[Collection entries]
>>>

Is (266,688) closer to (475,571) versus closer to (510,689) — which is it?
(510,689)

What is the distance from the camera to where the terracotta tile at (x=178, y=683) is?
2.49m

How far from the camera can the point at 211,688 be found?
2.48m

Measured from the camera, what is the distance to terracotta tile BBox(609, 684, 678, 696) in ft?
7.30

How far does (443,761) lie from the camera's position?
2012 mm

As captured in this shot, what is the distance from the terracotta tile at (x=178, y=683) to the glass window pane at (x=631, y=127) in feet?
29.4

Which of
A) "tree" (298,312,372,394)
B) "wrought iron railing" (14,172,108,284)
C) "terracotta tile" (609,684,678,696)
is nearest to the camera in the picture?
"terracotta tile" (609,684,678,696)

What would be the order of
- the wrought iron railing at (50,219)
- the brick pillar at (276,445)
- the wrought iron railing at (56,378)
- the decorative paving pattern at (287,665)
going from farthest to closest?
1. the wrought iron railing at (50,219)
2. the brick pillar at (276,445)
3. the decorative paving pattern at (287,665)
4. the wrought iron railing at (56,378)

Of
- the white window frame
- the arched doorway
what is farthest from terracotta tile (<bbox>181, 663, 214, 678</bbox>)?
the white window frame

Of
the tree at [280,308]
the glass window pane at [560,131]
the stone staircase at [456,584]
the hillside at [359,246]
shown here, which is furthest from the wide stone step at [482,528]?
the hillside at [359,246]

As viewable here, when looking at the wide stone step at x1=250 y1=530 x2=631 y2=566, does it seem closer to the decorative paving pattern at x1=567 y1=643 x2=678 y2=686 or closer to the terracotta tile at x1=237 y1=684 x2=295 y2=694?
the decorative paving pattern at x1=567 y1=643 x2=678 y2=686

<<<

PROBLEM TO WORK ON
Reproduce verbatim the lines of the listing starting with the line that contains "As viewable here, when" and going on through the end of the listing, with both ends included.

WRITTEN RESPONSE
As viewable here, when looking at the wide stone step at x1=250 y1=530 x2=631 y2=566, does it seem closer to the decorative paving pattern at x1=567 y1=643 x2=678 y2=686 or closer to the terracotta tile at x1=237 y1=684 x2=295 y2=694?
the decorative paving pattern at x1=567 y1=643 x2=678 y2=686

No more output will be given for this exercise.